Los hechos: funcionarios de la Casa Blanca telefonean furiosos a los directivos de Citigroup y les ordenan devolver el Dassault Falcon 7X que habían mercado como vehículo compartido aéreo de la cúpula del GB (Gigante Bancario). Todo se explica porque la Casa Blanca regaló hace poco 45.000.000.000 dólares al GB. Para que se hagan una idea, eso supone 7 dólares contantes y sonantes por cada hombre, mujer y niño que habita en nuestro planeta. El Grameen Bank de Bangla Desh cambia la vida de muchas familias sin recursos prestandoles más o menos la misma cantidad.

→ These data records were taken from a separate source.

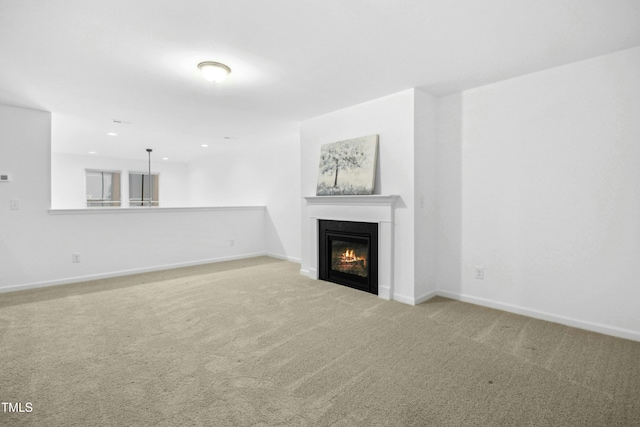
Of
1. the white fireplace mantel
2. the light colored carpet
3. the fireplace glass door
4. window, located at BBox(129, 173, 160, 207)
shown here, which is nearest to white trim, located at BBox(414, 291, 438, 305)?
the light colored carpet

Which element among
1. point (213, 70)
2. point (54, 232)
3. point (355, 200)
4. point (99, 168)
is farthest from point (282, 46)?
point (99, 168)

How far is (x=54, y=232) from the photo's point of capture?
4301mm

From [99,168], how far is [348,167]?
7822mm

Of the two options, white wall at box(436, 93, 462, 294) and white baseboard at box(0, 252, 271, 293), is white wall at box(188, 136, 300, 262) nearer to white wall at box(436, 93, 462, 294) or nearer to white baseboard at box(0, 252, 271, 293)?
white baseboard at box(0, 252, 271, 293)

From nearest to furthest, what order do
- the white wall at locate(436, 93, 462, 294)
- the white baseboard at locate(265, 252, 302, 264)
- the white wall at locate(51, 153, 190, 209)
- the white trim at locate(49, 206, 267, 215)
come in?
the white wall at locate(436, 93, 462, 294) → the white trim at locate(49, 206, 267, 215) → the white baseboard at locate(265, 252, 302, 264) → the white wall at locate(51, 153, 190, 209)

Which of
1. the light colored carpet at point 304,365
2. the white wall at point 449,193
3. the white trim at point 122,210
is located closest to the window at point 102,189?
the white trim at point 122,210

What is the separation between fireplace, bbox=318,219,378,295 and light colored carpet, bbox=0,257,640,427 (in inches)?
19.1

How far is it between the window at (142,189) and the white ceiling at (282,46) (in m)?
5.52

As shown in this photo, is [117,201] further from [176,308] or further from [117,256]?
[176,308]

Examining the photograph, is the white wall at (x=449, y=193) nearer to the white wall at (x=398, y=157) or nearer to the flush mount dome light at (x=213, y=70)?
the white wall at (x=398, y=157)

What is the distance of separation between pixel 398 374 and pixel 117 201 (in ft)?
30.9

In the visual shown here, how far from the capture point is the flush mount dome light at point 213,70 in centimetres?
281

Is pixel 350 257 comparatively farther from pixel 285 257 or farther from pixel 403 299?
pixel 285 257

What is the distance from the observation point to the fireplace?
389cm
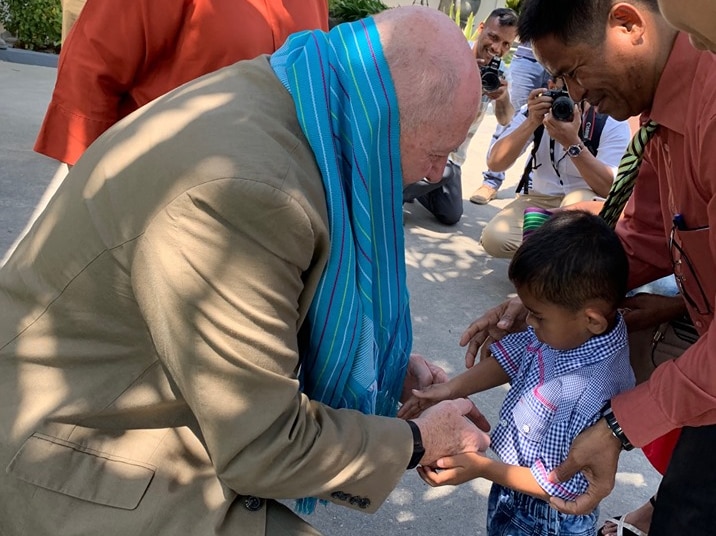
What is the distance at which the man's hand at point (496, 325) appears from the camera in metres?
2.41

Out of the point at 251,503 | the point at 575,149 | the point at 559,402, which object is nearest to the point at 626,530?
the point at 559,402

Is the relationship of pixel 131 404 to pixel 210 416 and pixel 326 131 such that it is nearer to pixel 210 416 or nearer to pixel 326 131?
pixel 210 416

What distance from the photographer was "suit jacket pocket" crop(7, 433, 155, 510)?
1.60m

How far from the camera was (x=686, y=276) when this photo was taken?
1999 millimetres

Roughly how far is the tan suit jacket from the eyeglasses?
2.72 ft

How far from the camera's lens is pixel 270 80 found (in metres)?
1.65

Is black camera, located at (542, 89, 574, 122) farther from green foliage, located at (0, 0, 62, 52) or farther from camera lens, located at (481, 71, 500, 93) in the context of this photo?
green foliage, located at (0, 0, 62, 52)

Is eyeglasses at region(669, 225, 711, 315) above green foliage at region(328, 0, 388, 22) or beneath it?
above

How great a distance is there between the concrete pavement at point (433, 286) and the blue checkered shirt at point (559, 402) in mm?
866

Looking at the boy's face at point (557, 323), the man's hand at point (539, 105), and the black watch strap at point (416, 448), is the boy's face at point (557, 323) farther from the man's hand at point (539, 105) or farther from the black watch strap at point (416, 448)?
the man's hand at point (539, 105)

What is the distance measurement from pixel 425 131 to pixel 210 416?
73 centimetres

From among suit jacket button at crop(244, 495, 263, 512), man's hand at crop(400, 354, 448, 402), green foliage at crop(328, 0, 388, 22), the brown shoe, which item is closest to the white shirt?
the brown shoe

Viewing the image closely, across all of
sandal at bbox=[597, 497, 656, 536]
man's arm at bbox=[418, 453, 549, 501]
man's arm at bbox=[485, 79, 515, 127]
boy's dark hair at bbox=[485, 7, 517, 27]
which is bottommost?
sandal at bbox=[597, 497, 656, 536]

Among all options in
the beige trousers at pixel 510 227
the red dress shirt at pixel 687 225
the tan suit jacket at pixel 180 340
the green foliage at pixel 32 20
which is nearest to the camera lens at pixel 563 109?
the beige trousers at pixel 510 227
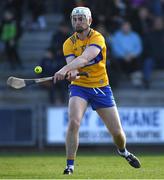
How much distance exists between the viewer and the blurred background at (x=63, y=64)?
61.8 ft

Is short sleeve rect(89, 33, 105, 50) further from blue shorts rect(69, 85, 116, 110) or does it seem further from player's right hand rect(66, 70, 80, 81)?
blue shorts rect(69, 85, 116, 110)

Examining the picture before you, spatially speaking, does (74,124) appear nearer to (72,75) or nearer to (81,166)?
(72,75)

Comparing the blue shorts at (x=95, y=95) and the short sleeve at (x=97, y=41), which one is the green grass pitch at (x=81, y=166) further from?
the short sleeve at (x=97, y=41)

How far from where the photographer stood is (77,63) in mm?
11750

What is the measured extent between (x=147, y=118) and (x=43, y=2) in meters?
5.64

Pasada esta fácil oleada de fácil demagogia populista, hay que decir que en esta ocasión la Casa Blanca no tiene razón. El avión privado de negocios no es un lujo, sino una necesidad para los directivos de las grandes empresas. Castigar a los altos ejecutivos sin avión hará que la vida para ellos carezca de alicientes, dejarán de sostener la economía sobre su hombros en jornadas de trabajo de 16 horas diarias y el mundo se irá a pique. Como declara Julius W. Schneider, de la Federación de personas que trabajan más de 16 Horas llevando Corbata (FT16), "El jet privado o semiprivado es la única compensación que tenemos a nuestras prolongadas jornadas de trabajo agotador. La decisión de la Casa Blanca es fruto del resentimiento social. ¿Cuál será el siguiente paso, reducir nuestros sueldos?". Hay que decir, además, que el Falcon 7X es un avión magnífico, pero bastante modesto si se compara con el Airbus 380 de 600 toneladas que un inidentificado jeque árabe ha comprado para convertirlo en su palacio aéreo personal. Pero el hecho gravísimo subsiste: prohibir a los altos directivos de los Gigantes Bancarios que disfruten de sus jets privados es un extremismo anarcomarxista puro y duro. Un consejo al presidente Obama: recuerde el triste fin de su antecesor español, Manuel Azaña, el hombre que intentó quitarles sus caballos a los militares españoles.